BEGIN Excerpted text
Conscious Supply Chain
Posts
Forecasting: Learning from Competitions: Issue 06

Forecasting: Learning from Competitions: Issue 06

What can one of the largest retail forecasting competition teach us?

Leon Hergert
July 06, 2025

“Let me do a moving average on the data to get a baseline”

OK - think about it, why did you do a moving average? What made you think this is the best method?

From my experience - it is usually either a (1) knowledge or (2) technical limitation problem.

So to recap again, why do we need different forecasting methods?

Because demand behaves very differently across SKUs: Some series are smooth and seasonal while others are sparse or erratic, no single algorithm can capture every pattern well.

What can we learn from one of the largest forecasting competitions?
M5 - Accuracy competition on a Walmart Retail data set:

Blend a few smart models, beat the classic forecast.
By simply averaging six variations of one machine-learning model (LGBM), the M5 champion cut forecast error by 22 % compared with the best old-school exponential-smoothing approach (which is still WAY better than a mov avg.).

Cross-learning scales accuracy. Training global models across >40k related series instead of one model per SKU let winners exploit patterns shared between stores, categories and states.

As you drill down, noise multiplies. Each step down the hierarchy adds variance, making fine-grained forecasts harder. Smart teams set different error targets, model mixes, and safety-stock rules for each tier instead of chasing a one-number standard.

Forecast error varies by aggregation level

Reminder: How do we validate the best method?

Take your historical sales data and hide the most-recent monthly block.

Train each candidate model on the earlier history, have it forecast those hidden days, and score the error with a specific metric (MAE, MAPE, …).

Walk the window back and repeat this “train-then-test” cycle multiple times.

The method that wins those rolling checks is the one you move into production.
END Excerpted text
| Problems and tasks |
a) List the steps the forecasting post gives for validating the best method, in order.
b) Carry on the forecasting post past its last sentence.
Nothing in the items is needed here.
BEGIN Data shown
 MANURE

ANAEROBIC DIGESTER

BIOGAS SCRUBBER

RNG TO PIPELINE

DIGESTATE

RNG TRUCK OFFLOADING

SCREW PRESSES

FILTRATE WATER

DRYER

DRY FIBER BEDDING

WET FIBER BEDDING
END Data shown
| Expected outputs |
a)
1. Take your historical sales data and hide the most recent monthly block.
2. Train each candidate model on the earlier history, have it forecast the hidden days, and score the error with a specific metric (MAE, MAPE, …).
3. Walk the window back and repeat this train-then-test cycle multiple times.
4. Move the method that wins those rolling checks into production.

b)
This is called cross-validation - one of the most important aspects to forecast ‘the right way’.

How can I get the best method possible for my data?

Well, you usually have three options.

Note: I am deliberately not mentioning ERP submodules. They are much worse than using excel. If you’re going down that path to “plan demand” - I can only recommend to rethink this decision.

So it boils down to: Using your spreadsheet, build it yourself (e.g. with Python) or using a special software for demand & supply planning:

Stay in Excel
• Time to value: Instant
• Tech overhead: None
• What you get: Familiar UI
• Hidden costs: No cross-validation, no ML, version chaos, breaks at scale

Build in Python
• Time to value: 6-12 months
• Tech overhead: High (data engineers, MLOps)
• What you get: Unlimited modeling with forecasting library
• Hidden costs: Infra, deployment, ERP/WMS integration, maintenance

Software like Spherecast
• Time to value: <14 days
• Tech overhead: Low (SaaS)
• What you get: Multi-model engine, auto cross-validation, API connectors
• Hidden costs: Less DIY control, initial algorithm customization is managed for you

I recommend: Try your spreadsheet and feel the limitations for yourself. Sooner or later the realization will come that - for a professional supply chain org - these are not enough.

If there is one takeaway today: Start using modern forecasting techniques!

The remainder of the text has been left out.